» **DATA UNDER STUDY**:
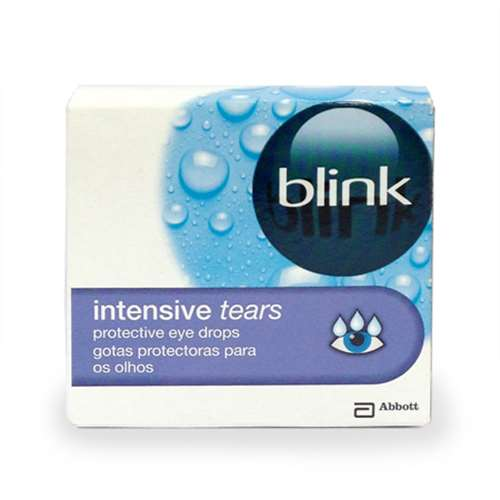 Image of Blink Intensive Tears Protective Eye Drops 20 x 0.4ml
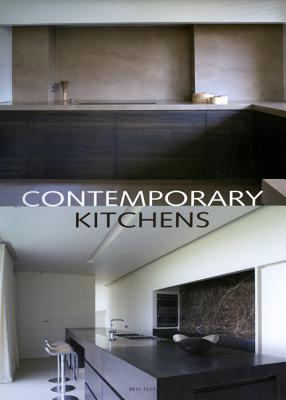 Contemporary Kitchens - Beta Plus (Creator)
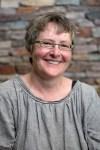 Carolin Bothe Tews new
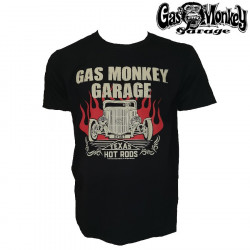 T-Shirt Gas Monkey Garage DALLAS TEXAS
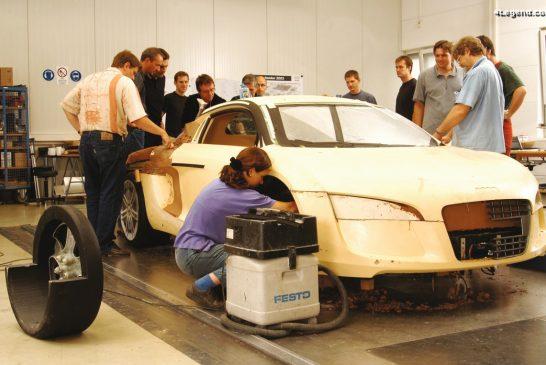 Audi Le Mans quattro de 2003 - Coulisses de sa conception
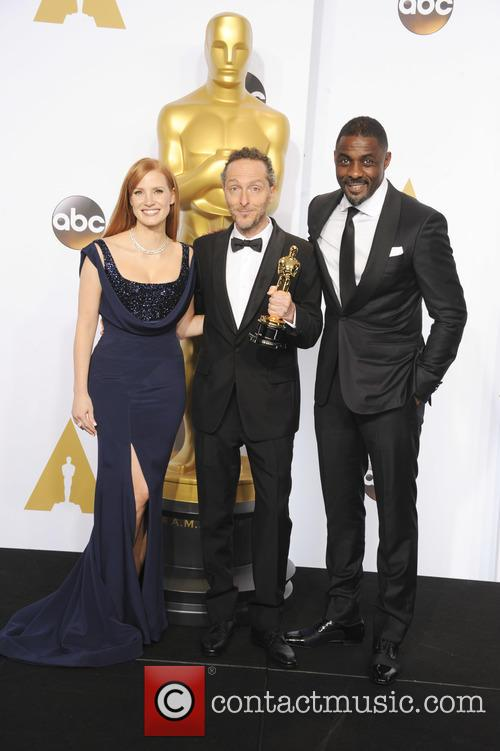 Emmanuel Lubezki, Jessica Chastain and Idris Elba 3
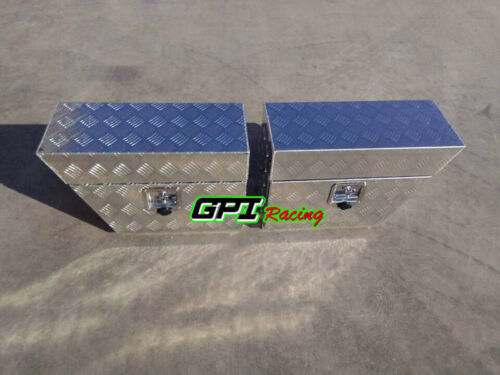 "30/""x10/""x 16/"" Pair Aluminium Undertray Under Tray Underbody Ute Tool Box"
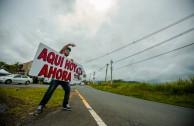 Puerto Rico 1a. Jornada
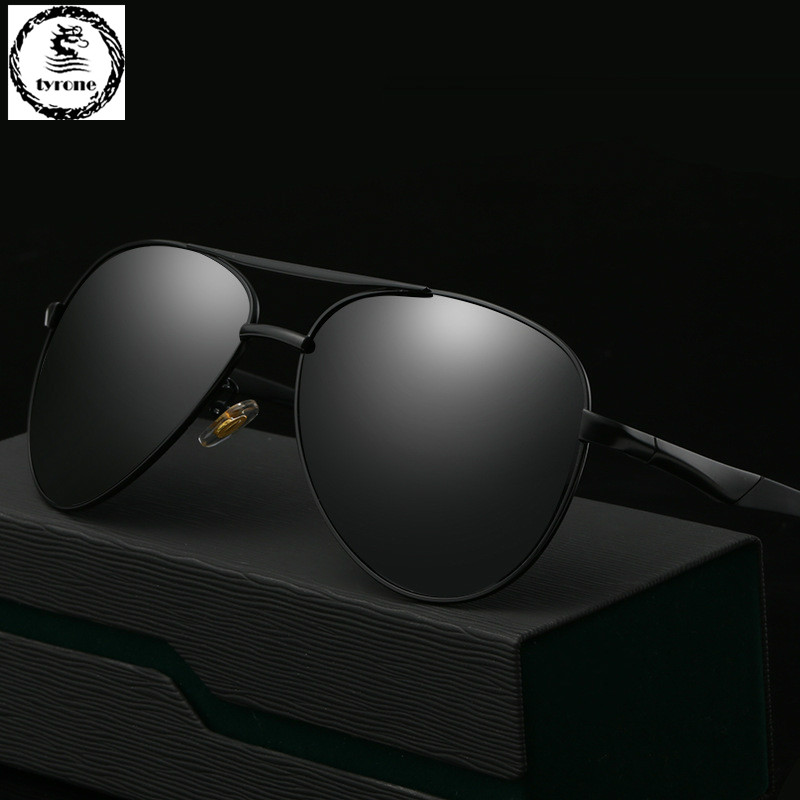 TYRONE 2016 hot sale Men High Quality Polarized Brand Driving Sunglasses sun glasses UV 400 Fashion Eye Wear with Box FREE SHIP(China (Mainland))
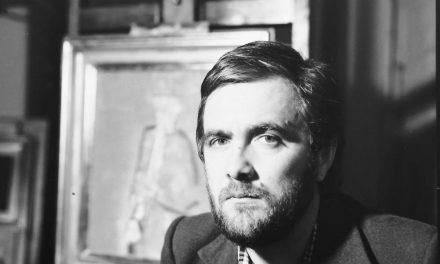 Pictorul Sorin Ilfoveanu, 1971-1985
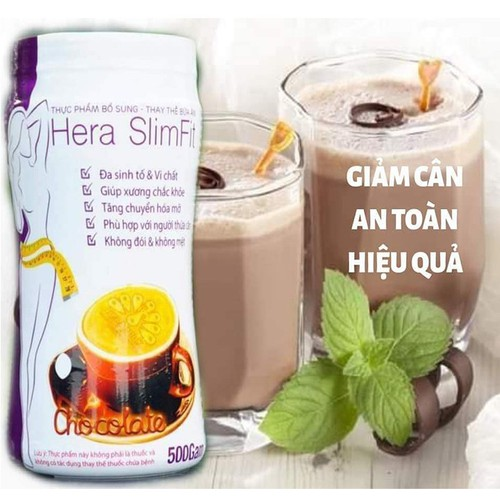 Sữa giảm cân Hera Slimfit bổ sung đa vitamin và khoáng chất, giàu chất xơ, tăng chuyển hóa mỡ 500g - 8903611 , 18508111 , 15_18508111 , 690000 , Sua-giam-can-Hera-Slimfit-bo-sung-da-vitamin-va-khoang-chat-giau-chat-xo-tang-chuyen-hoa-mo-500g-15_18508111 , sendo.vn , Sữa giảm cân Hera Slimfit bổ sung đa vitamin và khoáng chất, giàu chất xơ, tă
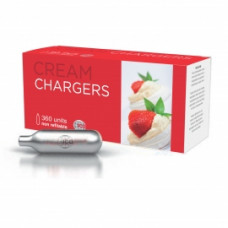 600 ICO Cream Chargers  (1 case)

* * *

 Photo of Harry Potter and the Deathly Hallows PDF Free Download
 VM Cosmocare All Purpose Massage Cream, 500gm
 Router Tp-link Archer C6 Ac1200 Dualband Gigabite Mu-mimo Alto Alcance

...

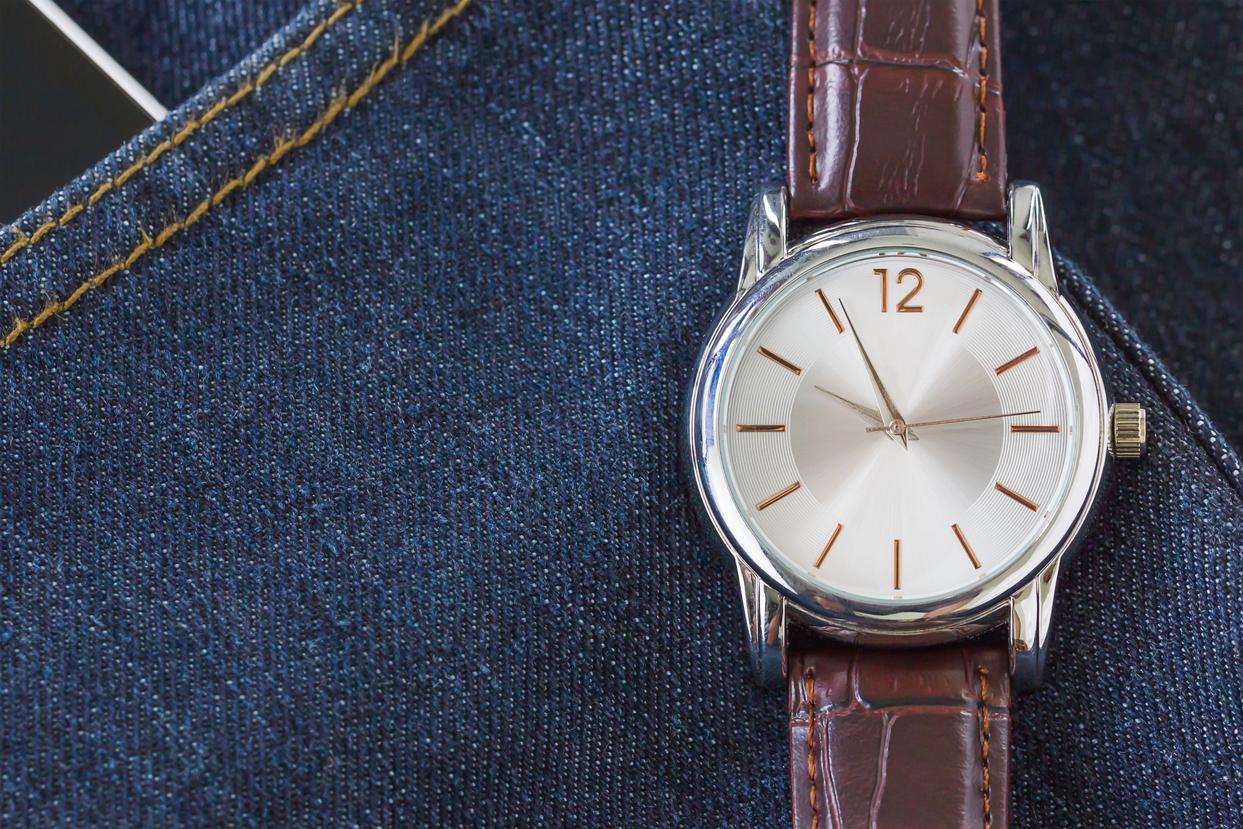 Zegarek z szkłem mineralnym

» **TASK ITEM**:
Of all the material above, only the lines from the one that has "Image of Blink" down to the one that has "Pictorul Sorin Ilfoveanu, 1971-1985" are to be written out, exactly and with both ends included. Pictures are skipped.

» **SOLUTION BELOW**:
 Image of Blink Intensive Tears Protective Eye Drops 20 x 0.4ml
 Contemporary Kitchens - Beta Plus (Creator)
 Carolin Bothe Tews new
 T-Shirt Gas Monkey Garage DALLAS TEXAS
 Audi Le Mans quattro de 2003 - Coulisses de sa conception
 Emmanuel Lubezki, Jessica Chastain and Idris Elba 3
 "30/""x10/""x 16/"" Pair Aluminium Undertray Under Tray Underbody Ute Tool Box"
 Puerto Rico 1a. Jornada
 TYRONE 2016 hot sale Men High Quality Polarized Brand Driving Sunglasses sun glasses UV 400 Fashion Eye Wear with Box FREE SHIP(China (Mainland))
 Pictorul Sorin Ilfoveanu, 1971-1985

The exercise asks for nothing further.